» **Source material**:
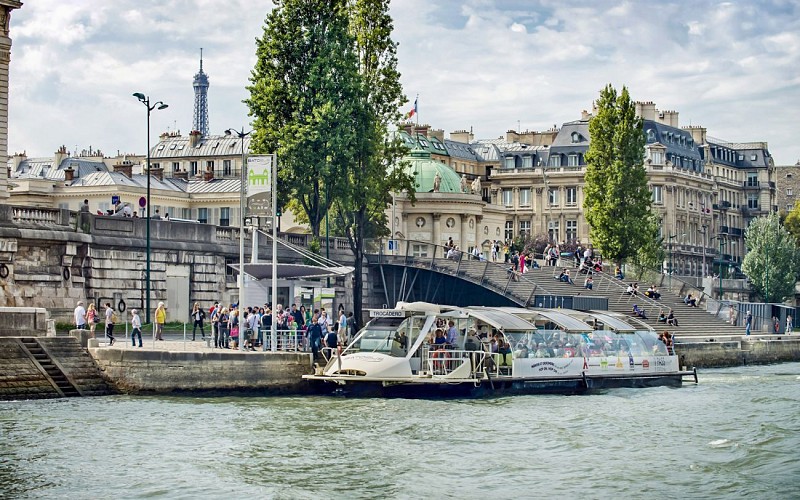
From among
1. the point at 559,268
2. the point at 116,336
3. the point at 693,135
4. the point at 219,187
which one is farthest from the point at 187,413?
the point at 693,135

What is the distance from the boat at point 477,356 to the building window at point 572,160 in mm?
101220

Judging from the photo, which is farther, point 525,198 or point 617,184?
point 525,198

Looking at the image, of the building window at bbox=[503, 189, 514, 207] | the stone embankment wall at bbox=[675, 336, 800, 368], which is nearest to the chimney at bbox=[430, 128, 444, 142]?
the building window at bbox=[503, 189, 514, 207]

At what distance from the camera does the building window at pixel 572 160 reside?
507 ft

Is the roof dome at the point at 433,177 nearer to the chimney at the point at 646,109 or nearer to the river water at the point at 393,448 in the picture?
the chimney at the point at 646,109

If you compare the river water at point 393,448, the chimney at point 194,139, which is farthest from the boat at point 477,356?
the chimney at point 194,139

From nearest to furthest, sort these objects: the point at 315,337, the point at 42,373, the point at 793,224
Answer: the point at 42,373
the point at 315,337
the point at 793,224

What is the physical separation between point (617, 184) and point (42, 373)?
2153 inches

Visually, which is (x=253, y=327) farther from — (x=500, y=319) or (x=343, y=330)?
(x=500, y=319)

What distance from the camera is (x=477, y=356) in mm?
48594

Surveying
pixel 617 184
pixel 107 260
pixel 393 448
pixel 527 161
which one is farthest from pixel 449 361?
pixel 527 161

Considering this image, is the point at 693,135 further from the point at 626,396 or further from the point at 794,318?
the point at 626,396

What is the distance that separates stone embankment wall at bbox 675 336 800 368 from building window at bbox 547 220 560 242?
67100 mm

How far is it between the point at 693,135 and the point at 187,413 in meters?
136
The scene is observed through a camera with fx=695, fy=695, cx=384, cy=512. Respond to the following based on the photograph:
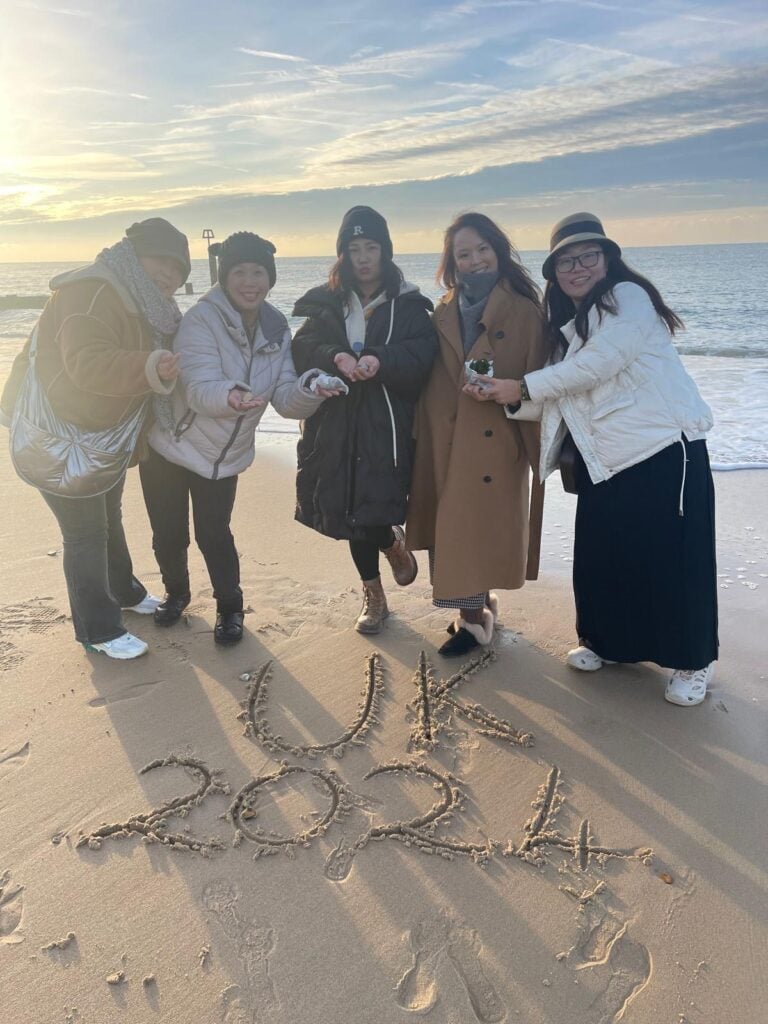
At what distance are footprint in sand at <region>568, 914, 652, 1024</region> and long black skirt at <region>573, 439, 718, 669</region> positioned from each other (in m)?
1.30

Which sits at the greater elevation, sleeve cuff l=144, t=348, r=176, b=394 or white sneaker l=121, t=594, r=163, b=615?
sleeve cuff l=144, t=348, r=176, b=394

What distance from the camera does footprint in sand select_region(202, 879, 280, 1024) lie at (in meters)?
1.84

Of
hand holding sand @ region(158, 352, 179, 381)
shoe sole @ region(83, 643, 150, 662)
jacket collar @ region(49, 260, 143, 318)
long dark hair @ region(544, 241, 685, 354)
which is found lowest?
shoe sole @ region(83, 643, 150, 662)

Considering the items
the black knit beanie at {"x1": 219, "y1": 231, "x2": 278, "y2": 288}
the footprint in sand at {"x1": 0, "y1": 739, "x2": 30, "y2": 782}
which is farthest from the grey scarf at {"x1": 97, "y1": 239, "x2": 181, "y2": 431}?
the footprint in sand at {"x1": 0, "y1": 739, "x2": 30, "y2": 782}

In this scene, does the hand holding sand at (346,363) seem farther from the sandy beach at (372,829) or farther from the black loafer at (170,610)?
the black loafer at (170,610)

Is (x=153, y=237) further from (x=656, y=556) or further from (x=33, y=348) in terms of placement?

» **Written instruction**: Show every line of the items above that contains the string "farther", treating uppercase and lowercase as different.

» **Completed task**:
Judging from the photo, which is farther, point 525,198 or point 617,184?
Visually, which is (x=253, y=327) farther from — (x=500, y=319) or (x=343, y=330)?
In this scene, does the hand holding sand at (346,363) seem farther from the sandy beach at (372,829) or farther from the black loafer at (170,610)?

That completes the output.